Capítulo 446 – Incidente en el orfanato

Corvus inclinó la cabeza y luego desapareció en un parpadeo de plumas y humo.

[Aviso del Sistema: Directiva de Investigación Iniciada — Objetivo: Incidente en el orfanato]

[Subrutina Corvus Activa. Tiempo Estimado: 41 Minutos]

Lux se quedó allí un rato más.

La brisa arrastró unas cuantas hojas secas junto a sus pies.

Podría simplemente haber abierto un portal a su mansión. Teletransportarse a casa. A su baño. Canción de Cuna probablemente estaría acurrucada en algún lugar con una manta. Sira, sin duda, estaría semivestida y fingiría leer el código fiscal demoníaco solo para molestarlo.

Pero no.

Se quedó.

Porque a veces hasta los diablos necesitaban sentir el viento. Necesitaban recordar a qué olía el mundo mortal cuando no estaba ardiendo.

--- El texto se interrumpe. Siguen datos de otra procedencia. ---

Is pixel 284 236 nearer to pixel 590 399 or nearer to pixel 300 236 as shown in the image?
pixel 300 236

La hierba. El metal del banco del parque. El leve aroma de castañas asadas de un carrito demasiado lejano para verlo.

Caminó lentamente por el sendero, pasando junto a unos columpios de cadenas chirriantes. Un tobogán oxidado.

El tipo de parque que se ve junto a un edificio antiguo. El tipo de lugar al que los huérfanos huirían cuando los pasillos se volvieran demasiado ruidosos.

Encontró un banco viejo y se sentó.

No se recostó. Solo se sentó.

El atardecer se fundía entre las nubes, dorado, rosa y silencioso.

Y por un momento, Lux no pareció un demonio.

No pareció un CFO.

No pareció el hijo de la Codicia.

Solo un hombre con una túnica blanca.

Mirando el cielo.

Lux estaba sentado en ese banco gastado como si no perteneciera a este mundo y, sin embargo, de alguna manera, sí lo hacía. La luz del atardecer besó el borde de su mejilla, y la brisa tironeó perezosamente de su túnica como si no se hubiera decidido si tratarlo como un invitado sagrado o un fantasma errante.

No se movió.

Tampoco parpadeaba mucho.

Solo… respiraba.

Lo cual era raro.

Porque respirar significaba no calcular. No planificar. No usar su encanto para salir de algún lío de categoría divina entre reinos.

Por una vez, simplemente existía.

Y entonces—

Una voz a su espalda.

—Nunca pensé que te encontraría aquí, Lux.

Familiar. Femenina. Clara, con esa inflexión que podría atravesar una armadura o venderte un sueño si quisiera.

Ladeó la cabeza ligeramente. Sin prisa. Sin sorpresa. Solo con una leve curiosidad.

Se giró.

Allí estaba ella.

Elyndra Vireleth.

¿Y su expresión?

Indescifrable.

Casi.

Lux esbozó una pequeña sonrisa. —Ely —dijo, con voz cálida pero no demasiado—. ¿Qué haces aquí?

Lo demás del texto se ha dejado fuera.